Preceding this year’s race, MSPP will also hold a special breakfast for educational, political and Latino leaders to discuss what is required to make mental health services truly accessible for Latinos and what MSPP is doing to facilitate that access. Among the dignitaries attending the breakfast will be Representative Jamie Eldridge of Acton; Representative Elizabeth Malia of Jamaica Plain; Senator Marian Walsh of West Roxbury; Former Senator Jarret Barrios, who is now President of Blue Cross/Blue Shield Foundation of Massachusetts; and Ali Noorani, Executive Director of MIRA.
WHAT: Latino Leadership Breakfast and Dr. Cynthia Lucero Memorial 5K Run/Walk
WHERE: MSPP, 221 Rivermoor Street, West Roxbury, MA
WHEN: Sunday, October 14, 2007
Breakfast starts at 8:30 am
Race Pre-Registration is 10 am
Race start time is 10:30 am
By 2050, it is estimated that one quarter of the country’s population will be Latino, yet only two percent of psychologists are really equipped to treat them. The MSPP Lucero Latino Mental Health Training Program seeks to fill this urgent need for Spanish-speaking psychologists, who understand the complex mental health needs of Latinos and the barriers to access. “Even among Latinos who access mental health services, 50 percent never return after their first visit, most likely due to a lack of ‘cultural fit,’” says Dr. Nicholas Covino, president of MSPP.

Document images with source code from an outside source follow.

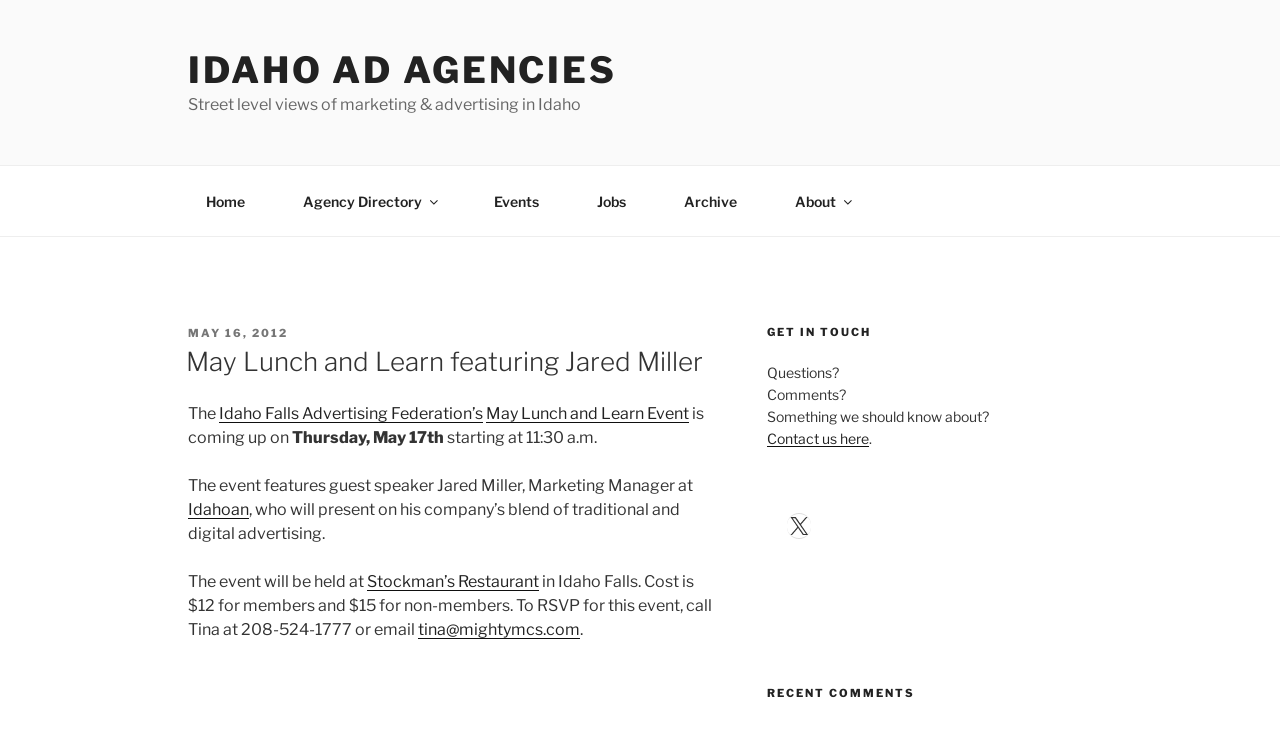

--- FILE ---
content_type: text/html; charset=utf-8
request_url: https://www.google.com/recaptcha/api2/aframe
body_size: 268
content:
<!DOCTYPE HTML><html><head><meta http-equiv="content-type" content="text/html; charset=UTF-8"></head><body><script nonce="Ot68kMUPXa6tzDHBc9TDHw">/** Anti-fraud and anti-abuse applications only. See google.com/recaptcha */ try{var clients={'sodar':'https://pagead2.googlesyndication.com/pagead/sodar?'};window.addEventListener("message",function(a){try{if(a.source===window.parent){var b=JSON.parse(a.data);var c=clients[b['id']];if(c){var d=document.createElement('img');d.src=c+b['params']+'&rc='+(localStorage.getItem("rc::a")?sessionStorage.getItem("rc::b"):"");window.document.body.appendChild(d);sessionStorage.setItem("rc::e",parseInt(sessionStorage.getItem("rc::e")||0)+1);localStorage.setItem("rc::h",'1768633463756');}}}catch(b){}});window.parent.postMessage("_grecaptcha_ready", "*");}catch(b){}</script></body></html>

While a handful of other psychology programs in the U.S. may focus on Latino needs, the MSPP’s Lucero Latino Mental Health Program is the first of its kind to promote Spanish fluency among students with an intermediate level of Spanish.

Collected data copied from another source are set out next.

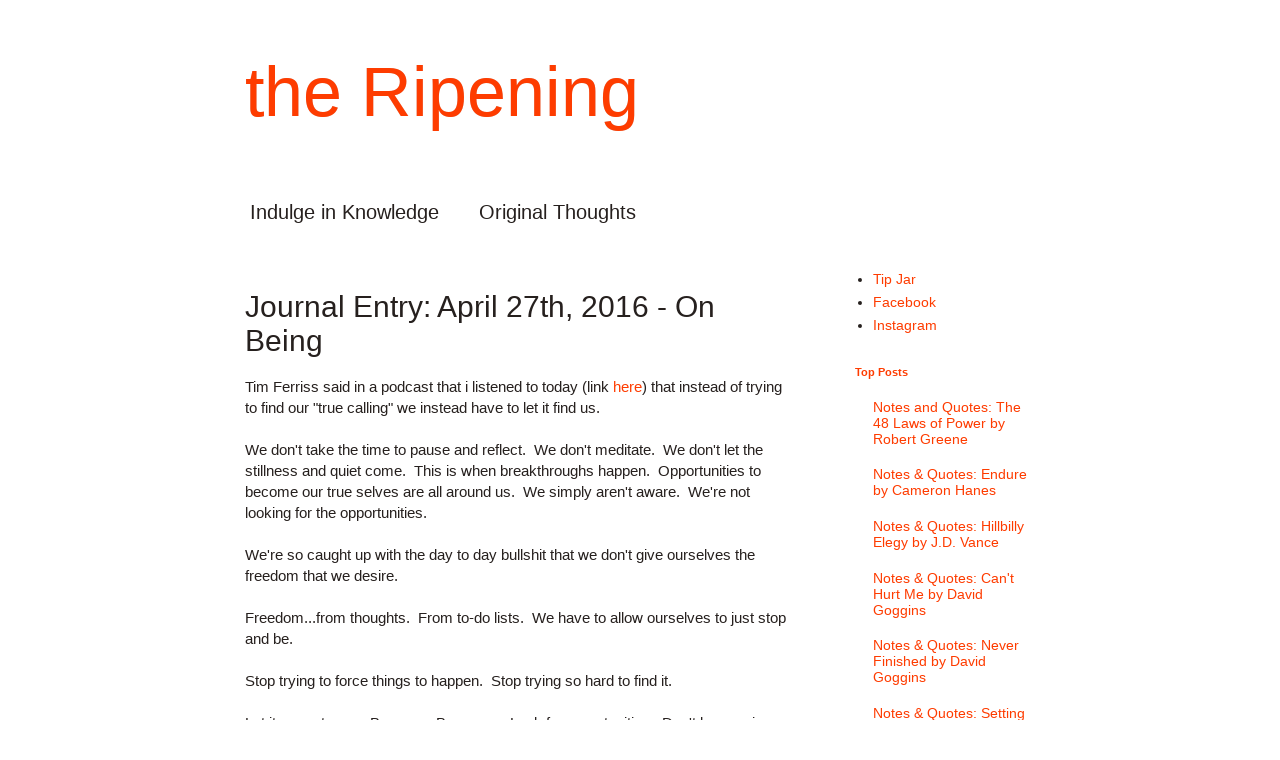

--- FILE ---
content_type: text/plain
request_url: https://www.google-analytics.com/j/collect?v=1&_v=j102&a=404469396&t=pageview&_s=1&dl=http%3A%2F%2Fwww.theripening.com%2F2016%2F04%2Fjournal-entry-april-27th-2016-on-being.html&ul=en-us%40posix&dt=the%20Ripening%3A%20Journal%20Entry%3A%20April%2027th%2C%202016%20-%20On%20Being&sr=1280x720&vp=1280x720&_u=IEBAAEABAAAAACAAI~&jid=1131304085&gjid=943582662&cid=1268681104.1768584012&tid=UA-17545293-3&_gid=430335738.1768584012&_r=1&_slc=1&z=875463852
body_size: -451
content:
2,cG-2R6Z4SG8Q2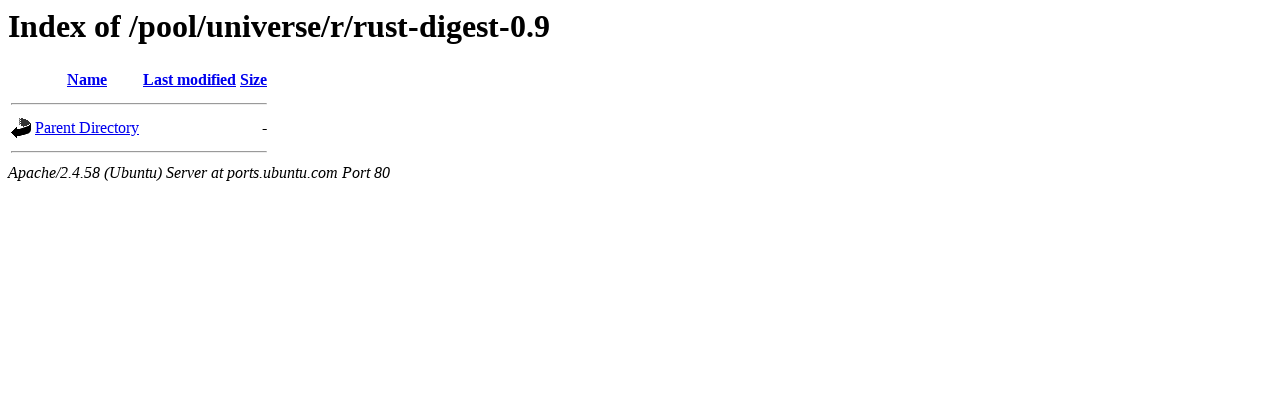

--- FILE ---
content_type: text/html;charset=UTF-8
request_url: http://ports.ubuntu.com/pool/universe/r/rust-digest-0.9/
body_size: 410
content:
<!DOCTYPE HTML PUBLIC "-//W3C//DTD HTML 3.2 Final//EN">
<html>
 <head>
  <title>Index of /pool/universe/r/rust-digest-0.9</title>
 </head>
 <body>
<h1>Index of /pool/universe/r/rust-digest-0.9</h1>
  <table>
   <tr><th valign="top"><img src="/icons/blank.gif" alt="[ICO]"></th><th><a href="?C=N;O=D">Name</a></th><th><a href="?C=M;O=A">Last modified</a></th><th><a href="?C=S;O=A">Size</a></th></tr>
   <tr><th colspan="4"><hr></th></tr>
<tr><td valign="top"><img src="/icons/back.gif" alt="[PARENTDIR]"></td><td><a href="/pool/universe/r/">Parent Directory</a></td><td>&nbsp;</td><td align="right">  - </td></tr>
   <tr><th colspan="4"><hr></th></tr>
</table>
<address>Apache/2.4.58 (Ubuntu) Server at ports.ubuntu.com Port 80</address>
</body></html>
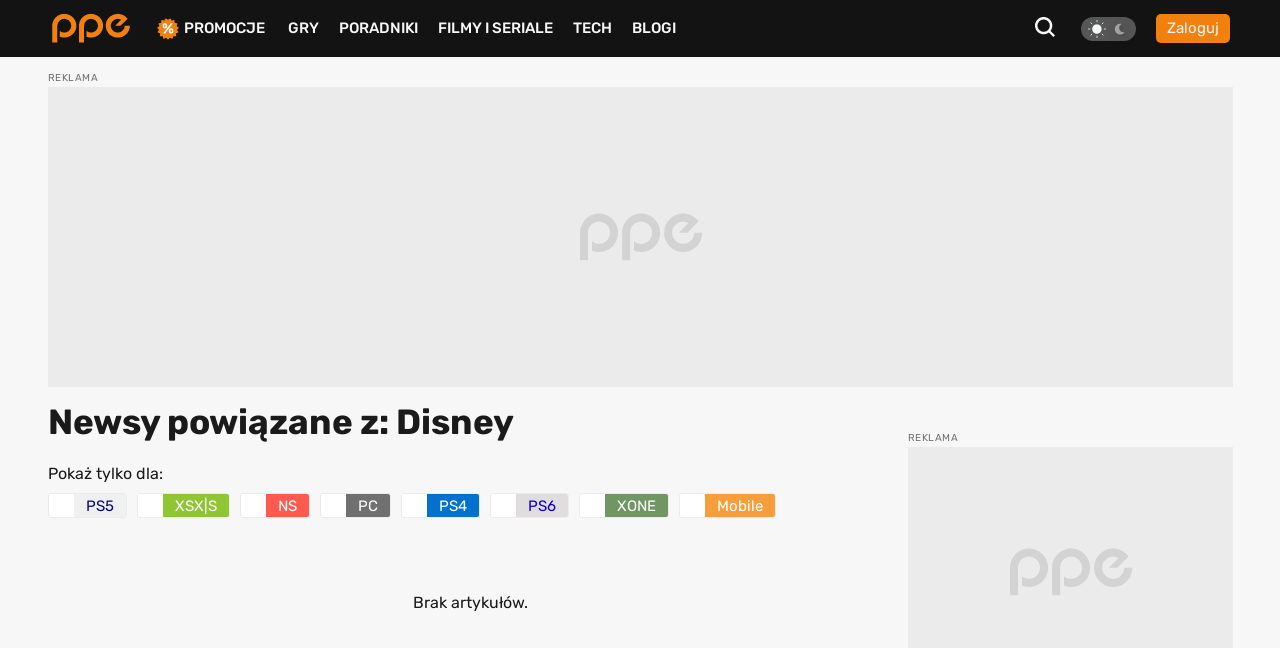

--- FILE ---
content_type: application/javascript
request_url: https://www.ppe.pl/build/client/news_index.7c20e6e0.js
body_size: -334
content:
"use strict";(self.webpackChunk=self.webpackChunk||[]).push([[115],{4707:function(){}},function(n){var s;s=4707,n(n.s=s)}]);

The immersion program requires doctoral candidates to undergo two summers of intensive language study in Latin America, with four years of additional language support during the academic years, as well as at clinical sites that serve Latinos in the US. The first class has already returned from their first immersion in Costa Rica and will be available to tell their stories at the two events on October 14.

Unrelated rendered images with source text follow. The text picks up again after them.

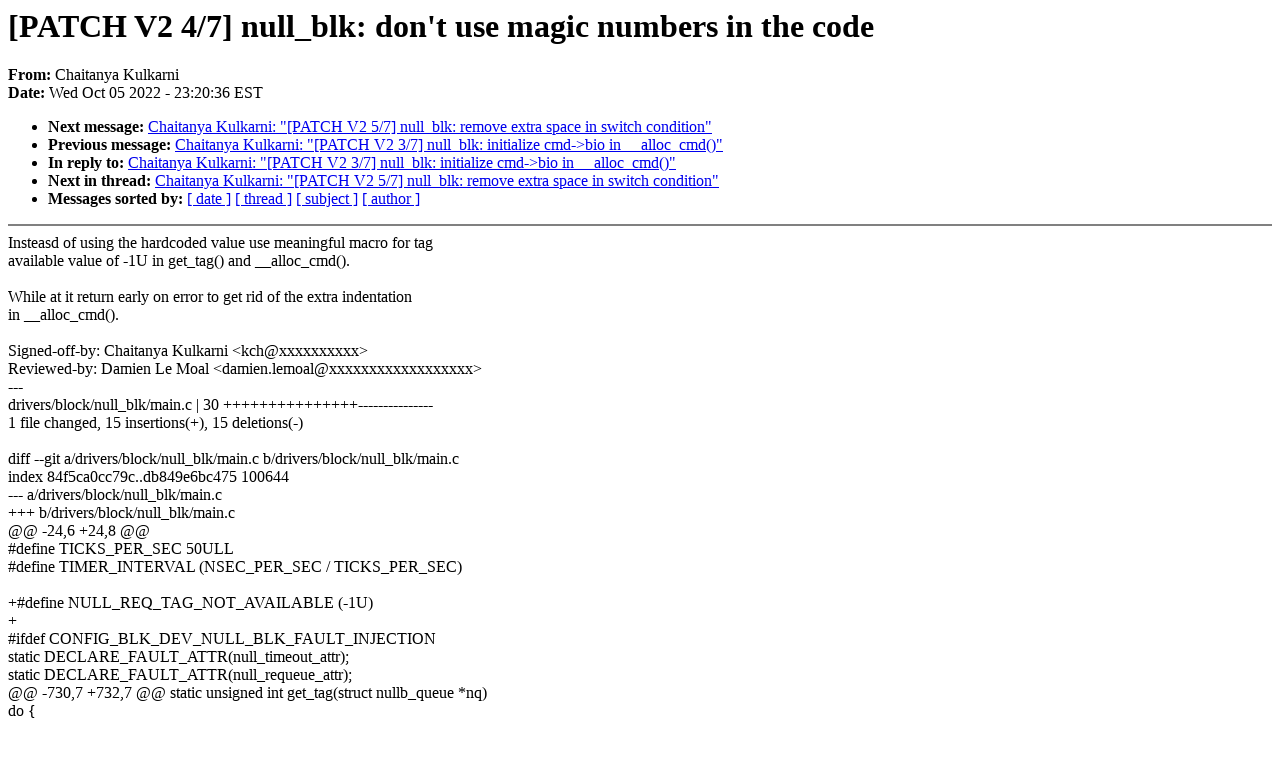

--- FILE ---
content_type: text/html; charset=UTF-8
request_url: https://lkml.iu.edu/hypermail/linux/kernel/2210.0/04342.html
body_size: 1696
content:
<!-- MHonArc v2.6.19 -->
<!--X-Subject: [PATCH V2 4/7] null_blk: don't use magic numbers in the code -->
<!--X-From-R13: Qunvgnaln Yhyxneav &#60;xpuNaivqvn.pbz> -->
<!--X-Date: Wed,  5 Oct 2022 23:20:36 &#45;0400 (EDT) -->
<!--X-Message-Id: 20221006031829.37741&#45;5&#45;kch@nvidia.com -->
<!--X-Content-Type: text/plain -->
<!--X-Reference: 20221006031829.37741&#45;1&#45;kch@nvidia.com -->
<!--X-Head-End-->
<!DOCTYPE HTML PUBLIC "-//W3C//DTD HTML 4.0 Transitional//EN"
                      "http://www.w3.org/TR/REC-html40/loose.dtd">
<html lang=en>
<head>
<meta HTTP-EQUIV="Content-Type" CONTENT="text/html; charset=iso-8859-2">
<title>Linux-Kernel Archive: [PATCH V2 4/7] null_blk: don't use magic numbers in the code</title>
<meta NAME="Author" CONTENT="Chaitanya Kulkarni &lt;kch@xxxxxxxxxx&gt;">
<meta NAME="Subject" CONTENT="[PATCH V2 4/7] null_blk: don't use magic numbers in the code">
</head> 
<body BGCOLOR="#FFFFFF" TEXT="#000000">

<!--X-Body-Begin-->
<!--X-User-Header-->
<!--X-User-Header-End-->
<!--X-TopPNI-->


<!--X-TopPNI-End-->
<!--X-MsgBody-->
<!--X-Subject-Header-Begin-->
<h1>[PATCH V2 4/7] null_blk: don't use magic numbers in the code</h1>
<strong>From: </strong>Chaitanya Kulkarni
<br><strong>Date: </strong> Wed Oct 05 2022 - 23:20:36 EST
<p>
<ul>
<li><strong>Next message: </strong> <a href="04343.html"> Chaitanya Kulkarni: "[PATCH V2 5/7] null_blk: remove extra space in switch condition"</a>

<li><strong>Previous message: </strong> <a href="04341.html"> Chaitanya Kulkarni: "[PATCH V2 3/7] null_blk: initialize cmd-&gt;bio in __alloc_cmd()"</a>

<li><strong>In reply to: </strong> <a href="04341.html"> Chaitanya Kulkarni: "[PATCH V2 3/7] null_blk: initialize cmd-&gt;bio in __alloc_cmd()"</a>

<li><strong>Next in thread: </strong> <a href="04343.html"> Chaitanya Kulkarni: "[PATCH V2 5/7] null_blk: remove extra space in switch condition"</a>

<li><strong>Messages sorted by: </strong><a href="date.html#04342">[ date ]</a> <a href="index.html#04342">[ thread ]</a> <a href="subject.html#04342">[ subject ]</a> <a href="author.html#04342">[ author ]</a>
</ul>

<!--X-Subject-Header-End-->
<!--X-Head-of-Message-->
<!--X-Head-of-Message-End-->
<!--X-Head-Body-Sep-Begin-->
<hr NOSHADE>
<!--X-Head-Body-Sep-End-->
<!--X-Body-of-Message-->
Insteasd of using the hardcoded value use meaningful macro for tag<br>
available value of -1U in get_tag() and __alloc_cmd().<br>
<br>
While at it return early on error to get rid of the extra indentation<br>
in __alloc_cmd().<br>
<br>
Signed-off-by: Chaitanya Kulkarni &lt;kch@xxxxxxxxxx&gt;<br>
Reviewed-by: Damien Le Moal &lt;damien.lemoal@xxxxxxxxxxxxxxxxxx&gt;<br>
---<br>
 drivers/block/null_blk/main.c | 30 +++++++++++++++---------------<br>
 1 file changed, 15 insertions(+), 15 deletions(-)<br>
<br>
diff --git a/drivers/block/null_blk/main.c b/drivers/block/null_blk/main.c<br>
index 84f5ca0cc79c..db849e6bc475 100644<br>
--- a/drivers/block/null_blk/main.c<br>
+++ b/drivers/block/null_blk/main.c<br>
@@ -24,6 +24,8 @@<br>
 #define TICKS_PER_SEC		50ULL<br>
 #define TIMER_INTERVAL		(NSEC_PER_SEC / TICKS_PER_SEC)<br>
 <br>
+#define NULL_REQ_TAG_NOT_AVAILABLE (-1U)<br>
+<br>
 #ifdef CONFIG_BLK_DEV_NULL_BLK_FAULT_INJECTION<br>
 static DECLARE_FAULT_ATTR(null_timeout_attr);<br>
 static DECLARE_FAULT_ATTR(null_requeue_attr);<br>
@@ -730,7 +732,7 @@ static unsigned int get_tag(struct nullb_queue *nq)<br>
 	do {<br>
 		tag = find_first_zero_bit(nq-&gt;tag_map, nq-&gt;queue_depth);<br>
 		if (tag &gt;= nq-&gt;queue_depth)<br>
-			return -1U;<br>
+			return NULL_REQ_TAG_NOT_AVAILABLE;<br>
 	} while (test_and_set_bit_lock(tag, nq-&gt;tag_map));<br>
 <br>
 	return tag;<br>
@@ -749,21 +751,19 @@ static struct nullb_cmd *__alloc_cmd(struct nullb_queue *nq, struct bio *bio)<br>
 	unsigned int tag;<br>
 <br>
 	tag = get_tag(nq);<br>
-	if (tag != -1U) {<br>
-		cmd = &amp;nq-&gt;cmds[tag];<br>
-		cmd-&gt;tag = tag;<br>
-		cmd-&gt;error = BLK_STS_OK;<br>
-		cmd-&gt;nq = nq;<br>
-		cmd-&gt;bio = bio;<br>
-		if (nq-&gt;dev-&gt;irqmode == NULL_IRQ_TIMER) {<br>
-			hrtimer_init(&amp;cmd-&gt;timer, CLOCK_MONOTONIC,<br>
-				     HRTIMER_MODE_REL);<br>
-			cmd-&gt;timer.function = null_cmd_timer_expired;<br>
-		}<br>
-		return cmd;<br>
+	if (tag == NULL_REQ_TAG_NOT_AVAILABLE)<br>
+		return NULL;<br>
+	cmd = &amp;nq-&gt;cmds[tag];<br>
+	cmd-&gt;tag = tag;<br>
+	cmd-&gt;error = BLK_STS_OK;<br>
+	cmd-&gt;nq = nq;<br>
+	cmd-&gt;bio = bio;<br>
+	if (nq-&gt;dev-&gt;irqmode == NULL_IRQ_TIMER) {<br>
+		hrtimer_init(&amp;cmd-&gt;timer, CLOCK_MONOTONIC,<br>
+				HRTIMER_MODE_REL);<br>
+		cmd-&gt;timer.function = null_cmd_timer_expired;<br>
 	}<br>
-<br>
-	return NULL;<br>
+	return cmd;<br>
 }<br>
 <br>
 static struct nullb_cmd *alloc_cmd(struct nullb_queue *nq, struct bio *bio)<br>
-- <br>
2.29.0<br>
<br>
<br>

<!--X-Body-of-Message-End-->
<!--X-MsgBody-End-->
<!--X-Follow-Ups-->
<hr NOSHADE>
<!--X-Follow-Ups-End-->
<!--X-References-->



<!--X-References-End-->
<!--X-BotPNI-->
<ul>
<li><strong>Next message: </strong> <a href="04343.html"> Chaitanya Kulkarni: "[PATCH V2 5/7] null_blk: remove extra space in switch condition"</a>

<li><strong>Previous message: </strong> <a href="04341.html"> Chaitanya Kulkarni: "[PATCH V2 3/7] null_blk: initialize cmd-&gt;bio in __alloc_cmd()"</a>

<li><strong>In reply to: </strong> <a href="04341.html"> Chaitanya Kulkarni: "[PATCH V2 3/7] null_blk: initialize cmd-&gt;bio in __alloc_cmd()"</a>

<li><strong>Next in thread: </strong> <a href="04343.html"> Chaitanya Kulkarni: "[PATCH V2 5/7] null_blk: remove extra space in switch condition"</a>

<li><strong>Messages sorted by: </strong><a href="date.html#04342">[ date ]</a> <a href="index.html#04342">[ thread ]</a> <a href="subject.html#04342">[ subject ]</a> <a href="author.html#04342">[ author ]</a>
</ul>

<!--X-BotPNI-End-->
<!--X-User-Footer-->
<!--X-User-Footer-End-->
</body>
</html>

Dr. Cynthia Lucero collapsed from hyponatremia while running the 2002 Boston Marathon, just 12 days before her twenty-eighth birthday. She devoted her life to helping others through her work and community service. Shortly after her death, MSPP and Dr. Lucero’s family and friends founded the Dr. Cynthia Lucero Center, which eventually created the Latino Mental Health Training Program as one of its major projects.